Neutral Price $105.50 on April 13
by Susquehanna Financial Group
In line with our outlook, Taiwan Semiconductor’s Q1 earnings and future guidance beat expectations and for the most part was driven by the continued rise in mixed wafer ASPs. [average selling prices]. Mixed wafer shipments increased 1% quarter-over-quarter, while ASPs increased 11%. However, we expect flat or declining ASPs in 2023. Given this assumption and our conservative margin profile for 2023, which implies a contraction in operating margins of 3% to 4%, we argue that our estimate of the 2023 EPS below the consensus of $5.79 is a reliable base. Case. That would be down nearly 5%, year-over-year, after a 45%-50% year-over-year increase in 2022, but we think that’s reasonable. Our price target is $115, down slightly from $116.
Parent company FYBR-Nasdaq
Overweight Price $28.99 on April 6
by Wells Fargo
We are launching the Frontier hedge with a price target of $37. Our revenue and EPS estimates are $5.8 billion and $1.20 for 2022 and $5.8 billion and $1.27 for 2023. We believe in the fiber-to-the-home strategy of operators of telecommunications, and Frontier represents in our opinion the cleanest game on this subject. The company has reached an inflection point, with fiber broadband net additions exceeding copper losses, which is expected to continue. With sights set on changes in EBITDA growth [earnings before interest, taxes, depreciation, and amortization] in the second half of this year, and revenue in 2023, and a fully funded fibre-to-the-home build plan through mid-2023, the risk/reward ratio deviates positively from the current level.

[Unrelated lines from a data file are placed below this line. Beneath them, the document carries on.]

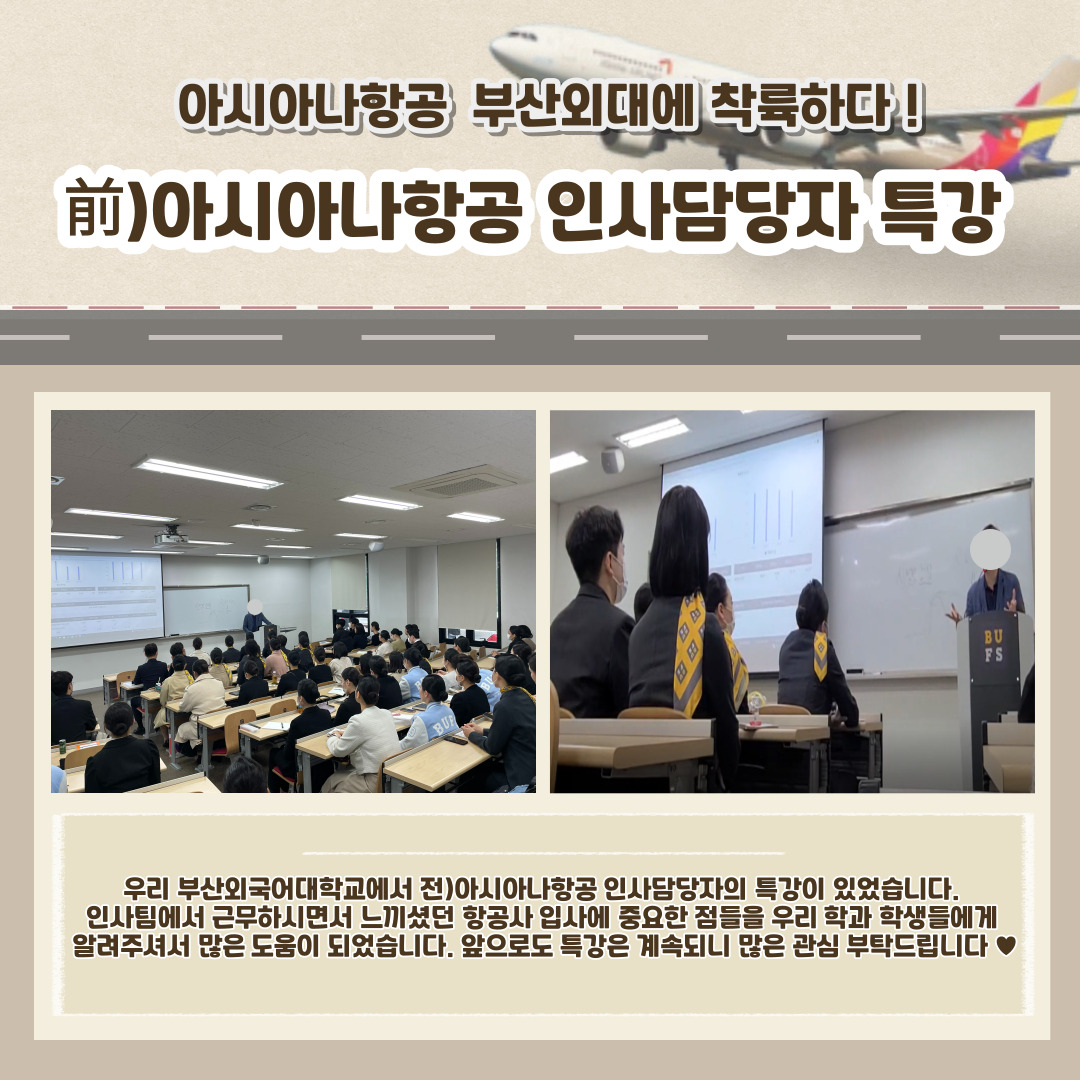 아시아나항공 부산외대에 착륙하다 !

前)아시아나항공 인사담당자 특강

BU
FS

우리 부산외국어대학교에서 전)아시아나항공 인사담당자의 특강이 있었습니다. 인사팀에서 근무하시면서 느끼셨던 항공사 입사에 중요한 점들을 우리 학과 학생들에게 알려주셔서 많은 도움이 되었습니다. 앞으로도 특강은 계속되니 많은 관심 부탁드립니다 ♥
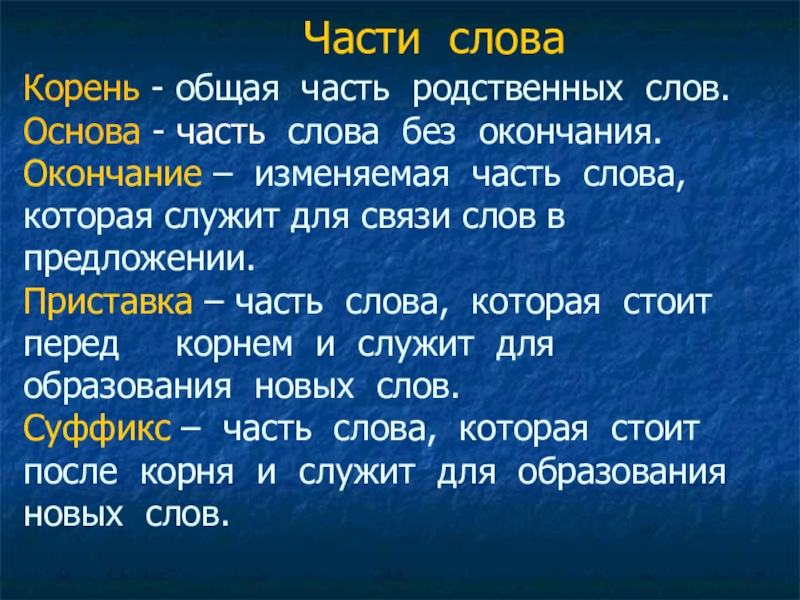 Части слова

Корень - общая часть родственных слов.
Основа - часть слова без окончания.
Окончание – изменяемая часть слова, которая служит для связи слов в предложении.
Приставка – часть слова, которая стоит перед корнем и служит для образования новых слов.
Суффикс – часть слова, которая стоит после корня и служит для образования новых слов.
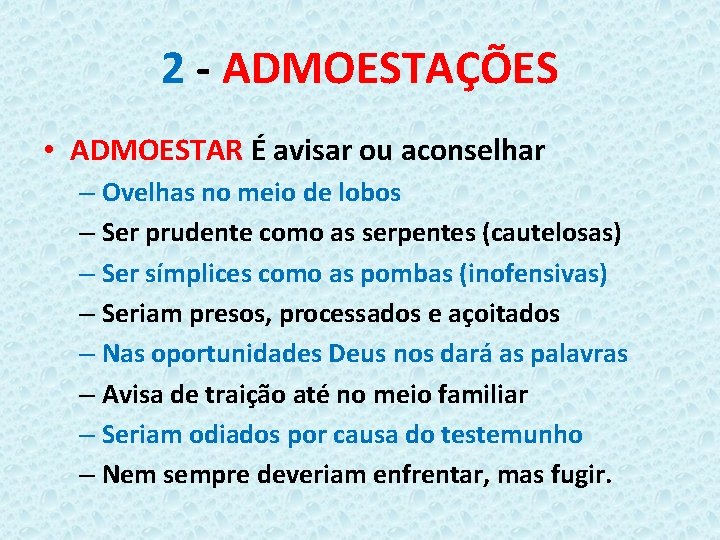 2 - ADMOESTAÇÕES

• ADMOESTAR É avisar ou aconselhar
– Ovelhas no meio de lobos
– Ser prudente como as serpentes (cautelosas)
– Ser símplices como as pombas (inofensivas)
– Seriam presos, processados e açoitados
– Nas oportunidades Deus nos dará as palavras
– Avisa de traição até no meio familiar
– Seriam odiados por causa do testemunho
– Nem sempre deveriam enfrentar, mas fugir.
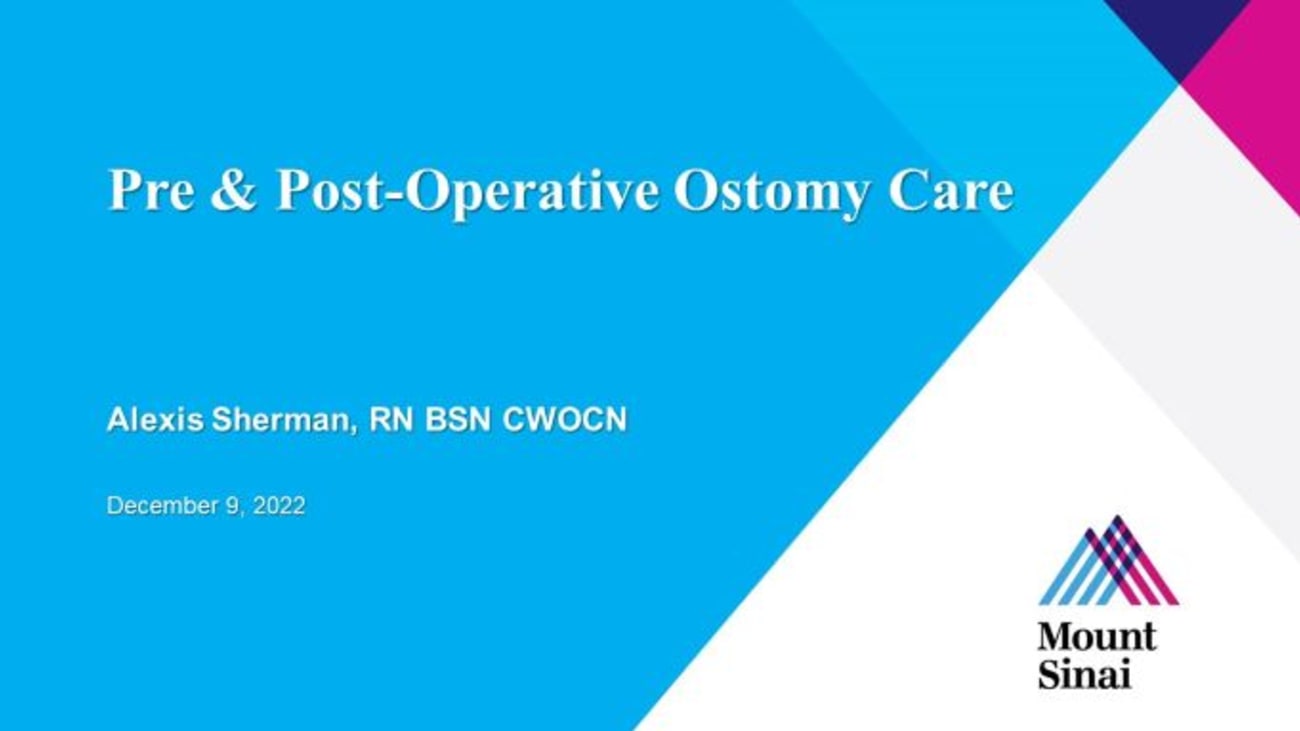 Pre & Post-Operative Ostomy Care

Alexis Sherman, RN BSN CWOCN

December 9, 2022

Mount Sinai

Chefs’ Warehouse CHEF-Nasdaq
To buy Price $32.62 on April 13
Our $43 price target on Chefs’ Warehouse shares is based on an enterprise value/EBITDA multiple of 16 times our revised FY2023 Adjusted EBITDA estimate of $132.5 million, a multiple just above the midpoint of the stock’s historical (pre-pandemic) range. 13 to 18 times, reflecting the recovery in the company’s earnings capacity. As we move toward normalizing business trends, the company is expected to be a market share taker, a continued specialty food retail industry consolidator, and a more profitable operation than it was. before the pandemic. As staples (eggs, chicken, flour, avocados) have risen, Chefs’ Warehouse is passing inflationary pressures on to customers in near real time, mitigating most of the impact on its gross profit margin. The increase in revenues should offset the slight pressure on the gross margin.
Helmerich and Payne
Neutral Price $48.21 on April 13
by JP Morgan
Shares of Helmerich have risen sharply this year along with those of other land drillers, as investor expectations for U.S. rig count growth and margin expansion have improved. But at current trading levels, optimistic forward expectations are factored into the stock’s valuation. December price target: $50.